__やること__:
a. 映画評のうち、「民家のような旅館であまりの間」で始まり「ィが日本映画で見れて嬉しい。」までの部分を、そのまま書き写してください。
b. 映画評の「町の住人と旅人は」で始まる段落を、大事な点を残して短く書き直してください。

__文章の一部__:
*-*-*
誰もが味わってる絵にならない日常を積み重ねることによって圧倒的共感を呼ぶ。そしてこの二人の会話に一緒に参加して笑ってしまうのだ。
町の住人と旅人は決して深くは関わらない。あくまで通り過ぎるだけ。旅のそんな本質を飾らずに映している。その距離感が慎ましくて、ゆるくて、心地良い。
民家のような旅館であまりの間抜けな旅に突っ込みを入れて笑える若さ。そしてそっと近づいた二人の距離。ちっともドラマチックじゃないちょっとした友情の芽生えに爽やかな後味が残る。
勢いよく突っ込まず、狙い済ましてぼけず、過剰にすかさないないその微妙なテンションで繰り出される二人の漫才。ジャームッシュやカウリスマキのようなオフビートコメディが日本映画で見れて嬉しい。
*-*-*
__元のデータ__:
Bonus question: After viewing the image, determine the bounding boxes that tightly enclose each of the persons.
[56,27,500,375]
*-*-*
__答えはこちら__:
a.
民家のような旅館であまりの間抜けな旅に突っ込みを入れて笑える若さ。そしてそっと近づいた二人の距離。ちっともドラマチックじゃないちょっとした友情の芽生えに爽やかな後味が残る。
勢いよく突っ込まず、狙い済ましてぼけず、過剰にすかさないないその微妙なテンションで繰り出される二人の漫才。ジャームッシュやカウリスマキのようなオフビートコメディが日本映画で見れて嬉しい。

b. 町の人と旅人は深く関わらず、ただ通り過ぎるだけ。そんな旅の本質が飾らずに映されていて、その控えめでゆるい距離感が心地良い。